"I hope you're right, but I can't believe it."
"You don't need to. You keep her thinking you're the Sun-god—that's your job."
It rained all that day, and when night settled down it grew unreasonably warm for that altitude, and down on the marshes the horses stood, patiently enduring the gnats and mosquitoes. They plagued Pogosa so cruelly that Wetherell took his own web of bobinet and made a protecting cage for her head and hands. Never before had she been shielded from the pests of outdoor life. She laughed as she heard the baffled buzzing outside her net, and, pointing her finger, addressed them mockingly. Wetherell took the same joy in this that a child takes in the action of a kitten dressed as a doll. To Eugene he said:
"You tell her Injun plenty fool. He don't know enough to get gold and buy mosquito netting. If she is wise and shows me the mine she will never be bitten again. No flies. No mosquitoes. Plenty beef. Plenty butter and hot biscuits. Plenty sugar and coffee. White man's own horse carry her back to her people."

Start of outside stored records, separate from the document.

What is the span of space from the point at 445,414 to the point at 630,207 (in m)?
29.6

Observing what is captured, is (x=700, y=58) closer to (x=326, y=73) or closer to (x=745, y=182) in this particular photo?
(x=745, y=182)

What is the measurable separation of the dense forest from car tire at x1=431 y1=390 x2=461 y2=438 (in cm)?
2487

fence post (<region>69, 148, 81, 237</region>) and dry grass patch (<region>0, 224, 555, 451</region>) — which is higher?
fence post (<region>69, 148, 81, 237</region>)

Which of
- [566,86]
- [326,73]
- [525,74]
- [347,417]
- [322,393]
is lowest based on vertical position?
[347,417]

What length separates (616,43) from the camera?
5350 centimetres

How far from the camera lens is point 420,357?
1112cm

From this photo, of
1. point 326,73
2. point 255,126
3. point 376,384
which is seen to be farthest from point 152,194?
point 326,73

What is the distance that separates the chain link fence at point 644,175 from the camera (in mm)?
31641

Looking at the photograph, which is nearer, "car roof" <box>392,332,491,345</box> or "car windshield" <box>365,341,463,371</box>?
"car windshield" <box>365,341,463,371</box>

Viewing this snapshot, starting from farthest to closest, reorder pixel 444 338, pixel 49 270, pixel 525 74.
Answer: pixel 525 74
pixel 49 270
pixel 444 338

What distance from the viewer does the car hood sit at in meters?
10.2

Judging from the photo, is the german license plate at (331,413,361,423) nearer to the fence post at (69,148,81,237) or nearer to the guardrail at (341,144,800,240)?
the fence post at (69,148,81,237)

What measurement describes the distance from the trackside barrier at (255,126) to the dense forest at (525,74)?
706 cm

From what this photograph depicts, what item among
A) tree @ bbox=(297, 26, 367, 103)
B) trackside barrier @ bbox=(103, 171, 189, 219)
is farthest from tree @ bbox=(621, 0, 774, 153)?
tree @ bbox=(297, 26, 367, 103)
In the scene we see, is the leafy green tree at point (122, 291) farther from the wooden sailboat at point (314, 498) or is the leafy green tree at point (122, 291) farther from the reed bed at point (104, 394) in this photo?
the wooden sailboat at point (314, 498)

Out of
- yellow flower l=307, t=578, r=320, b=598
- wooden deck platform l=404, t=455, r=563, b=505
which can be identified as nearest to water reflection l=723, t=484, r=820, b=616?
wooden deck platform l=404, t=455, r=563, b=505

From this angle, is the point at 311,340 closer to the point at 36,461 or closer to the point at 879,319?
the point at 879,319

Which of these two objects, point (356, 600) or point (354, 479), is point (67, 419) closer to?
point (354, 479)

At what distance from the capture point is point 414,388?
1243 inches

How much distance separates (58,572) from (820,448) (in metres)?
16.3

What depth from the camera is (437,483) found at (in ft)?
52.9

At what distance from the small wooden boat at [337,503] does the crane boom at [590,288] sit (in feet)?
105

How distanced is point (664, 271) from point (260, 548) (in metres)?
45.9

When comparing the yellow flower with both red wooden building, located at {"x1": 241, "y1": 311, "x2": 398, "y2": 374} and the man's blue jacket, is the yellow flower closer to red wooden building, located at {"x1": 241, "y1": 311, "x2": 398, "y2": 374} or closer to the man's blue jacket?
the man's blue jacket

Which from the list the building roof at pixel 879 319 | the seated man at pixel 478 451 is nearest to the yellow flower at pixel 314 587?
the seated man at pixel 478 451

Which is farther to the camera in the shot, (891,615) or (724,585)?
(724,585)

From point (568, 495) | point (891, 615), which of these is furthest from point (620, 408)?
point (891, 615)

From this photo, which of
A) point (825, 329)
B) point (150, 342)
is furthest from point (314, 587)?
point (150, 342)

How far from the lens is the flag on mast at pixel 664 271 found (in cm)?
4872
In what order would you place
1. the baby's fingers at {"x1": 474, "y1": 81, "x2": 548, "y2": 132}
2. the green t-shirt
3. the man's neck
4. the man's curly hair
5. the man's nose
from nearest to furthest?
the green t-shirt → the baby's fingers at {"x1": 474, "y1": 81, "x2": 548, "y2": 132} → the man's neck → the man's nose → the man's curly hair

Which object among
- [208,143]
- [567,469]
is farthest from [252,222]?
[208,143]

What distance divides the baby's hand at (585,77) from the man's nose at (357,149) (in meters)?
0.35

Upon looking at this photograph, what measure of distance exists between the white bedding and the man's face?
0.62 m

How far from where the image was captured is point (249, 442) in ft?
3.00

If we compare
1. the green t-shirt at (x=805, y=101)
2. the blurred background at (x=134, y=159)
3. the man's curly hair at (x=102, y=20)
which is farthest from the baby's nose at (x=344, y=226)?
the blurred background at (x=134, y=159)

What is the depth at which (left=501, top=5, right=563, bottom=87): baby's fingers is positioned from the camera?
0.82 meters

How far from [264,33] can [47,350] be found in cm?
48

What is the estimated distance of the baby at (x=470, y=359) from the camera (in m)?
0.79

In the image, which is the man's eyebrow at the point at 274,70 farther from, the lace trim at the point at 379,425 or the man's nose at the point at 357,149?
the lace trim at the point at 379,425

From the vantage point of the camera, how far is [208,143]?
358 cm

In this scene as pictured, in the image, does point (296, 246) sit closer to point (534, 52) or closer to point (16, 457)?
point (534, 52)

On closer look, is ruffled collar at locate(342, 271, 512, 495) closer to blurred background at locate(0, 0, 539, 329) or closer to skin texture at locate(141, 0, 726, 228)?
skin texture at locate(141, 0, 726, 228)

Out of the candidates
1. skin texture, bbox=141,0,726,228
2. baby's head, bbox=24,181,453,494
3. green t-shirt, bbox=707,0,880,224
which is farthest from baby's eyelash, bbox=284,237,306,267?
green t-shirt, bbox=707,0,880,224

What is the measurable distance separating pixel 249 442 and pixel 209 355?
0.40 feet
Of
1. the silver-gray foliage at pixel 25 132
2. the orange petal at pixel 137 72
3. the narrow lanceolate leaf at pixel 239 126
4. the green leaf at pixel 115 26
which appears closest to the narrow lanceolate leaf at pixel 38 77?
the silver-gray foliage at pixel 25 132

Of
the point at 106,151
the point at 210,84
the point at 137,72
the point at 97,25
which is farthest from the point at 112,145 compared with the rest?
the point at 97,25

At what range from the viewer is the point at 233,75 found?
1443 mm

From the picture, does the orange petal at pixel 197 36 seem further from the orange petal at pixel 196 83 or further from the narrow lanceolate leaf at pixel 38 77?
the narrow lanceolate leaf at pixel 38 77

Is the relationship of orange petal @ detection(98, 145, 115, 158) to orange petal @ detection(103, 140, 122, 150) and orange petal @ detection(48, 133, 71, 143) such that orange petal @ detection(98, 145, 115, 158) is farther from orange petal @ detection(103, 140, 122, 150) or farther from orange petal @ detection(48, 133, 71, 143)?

It took some time to make the old woman understand this, and then she replied briefly, but with vigor, and Eugene translated it thus: "White man all same big chief. Go find mine, sure, for you. No want other white man to have gold. All yours."
The morning broke tardily. The rain had ceased, but the gray mist still hid the peaks, and now and then the pines shook down a shower of drops upon the tent cloth as if impatient of the persistent gathering of moisture. Otherwise the forest was as still as if it were cut from bronze.
Kelley arose and, going outside, began kicking the embers together. "Wake up, Andy. It's a gray outlook we have," he announced, after a careful survey. "The worst sign is this warmth and stillness. We're in the heart of the storm, and the mosquitoes are hellish."
As Wetherell was creeping from the tent door one of the pines quivered and sent down a handful of drops, squarely soaking the back of his neck, and a huge mosquito stuck savagely to the end of his nose. He was not in the best of humor as he straightened up.
"I can stand cold and snow, or wet and cold, but this hot, sticky, dark weather irritates me. Let's climb high and see if we can't reach the frost-line."
"We'll be frosty enough when this storm passes," Kelley said, comfortingly. Then in a note of astonishment and surprise, "Well, look at that!"